Text block:
East Texans could see 12 to 14 percent price increase for new tractors due to new EPA regs

Close up of a tractor engine (Source: KTRE Staff)
Close up of a tractor engine (Source: KTRE Staff)
New John Deere tractors (Source: KTRE Staff)
New John Deere tractors (Source: KTRE Staff)
A John Deere tractor (Source: KTRE Staff)
A John Deere tractor (Source: KTRE Staff)

NACOGDOCHES, TX (KTRE) - It won't be long at all before you start seeing tractors in fields. They'll be used for everything from cutting hay to planting crops.

What you're unlikely to see in the newer tractor models is black smoke coming from the exhaust. Environmental regulations have led to cleaner diesel engines. However, there are some pros and cons to the changing technology.

"Those emissions that we used to see that we thought was pretty cool on some of the old stuff is not necessarily desirable," said Andy Jarvis, the manager of Fish and Still.

Supplied material:
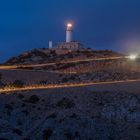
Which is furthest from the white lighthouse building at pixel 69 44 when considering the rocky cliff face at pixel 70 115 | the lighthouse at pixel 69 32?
the rocky cliff face at pixel 70 115

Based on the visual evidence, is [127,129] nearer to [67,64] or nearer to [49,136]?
[49,136]

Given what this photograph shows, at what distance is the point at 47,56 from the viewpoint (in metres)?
98.9

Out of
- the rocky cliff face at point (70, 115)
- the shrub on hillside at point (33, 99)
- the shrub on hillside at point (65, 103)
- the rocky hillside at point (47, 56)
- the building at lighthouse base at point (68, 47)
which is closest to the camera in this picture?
the rocky cliff face at point (70, 115)

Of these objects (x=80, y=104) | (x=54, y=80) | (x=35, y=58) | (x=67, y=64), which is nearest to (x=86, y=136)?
(x=80, y=104)

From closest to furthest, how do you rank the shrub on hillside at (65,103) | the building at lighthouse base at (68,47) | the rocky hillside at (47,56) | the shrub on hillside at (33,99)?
the shrub on hillside at (65,103), the shrub on hillside at (33,99), the rocky hillside at (47,56), the building at lighthouse base at (68,47)

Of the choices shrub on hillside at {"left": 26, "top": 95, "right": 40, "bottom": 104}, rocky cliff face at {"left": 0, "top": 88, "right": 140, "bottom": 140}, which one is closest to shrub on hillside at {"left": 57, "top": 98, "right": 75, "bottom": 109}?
rocky cliff face at {"left": 0, "top": 88, "right": 140, "bottom": 140}

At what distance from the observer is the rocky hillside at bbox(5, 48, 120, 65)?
95.9m

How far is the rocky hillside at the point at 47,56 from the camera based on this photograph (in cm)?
9593

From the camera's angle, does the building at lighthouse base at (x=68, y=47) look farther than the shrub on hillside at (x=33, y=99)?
Yes

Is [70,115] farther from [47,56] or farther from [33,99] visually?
[47,56]

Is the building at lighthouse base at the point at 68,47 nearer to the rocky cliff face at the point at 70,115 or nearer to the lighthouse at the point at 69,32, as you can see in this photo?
the lighthouse at the point at 69,32

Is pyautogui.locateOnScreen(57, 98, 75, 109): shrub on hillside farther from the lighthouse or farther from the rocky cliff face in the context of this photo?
the lighthouse

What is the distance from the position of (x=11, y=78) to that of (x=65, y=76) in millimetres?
5578

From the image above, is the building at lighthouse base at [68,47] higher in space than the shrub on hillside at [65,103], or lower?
higher
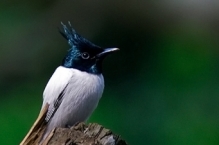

Stated problem 1:
Edit the tractor article from "What you're unlikely" up to and including "the changing technology.", reproducing that passage with "black smoke" changed to "dark smoke".
Stated problem 2:
Resume the article on new tractor prices, continuing from the point at which it stops.

Written answer 1:
What you're unlikely to see in the newer tractor models is dark smoke coming from the exhaust. Environmental regulations have led to cleaner diesel engines. However, there are some pros and cons to the changing technology.

Written answer 2:
Now consumers will find more diesel-powered tractors and construction machines with cleaner operating, fuel efficient engines that meet Environmental Protection Agency Tier four standards.

"Tier 4 would be the final stage of the requirements the government has put out there for emissions control," Jarvis said.

Tier 4 requires parts like as specially engineered filters that automatically begin a cleaning cycle.

Burns off all the carbon and soot and burns off all the contaminants out of the carbon and soot that's in there," said Jimmy Gillham, a corporate service manager.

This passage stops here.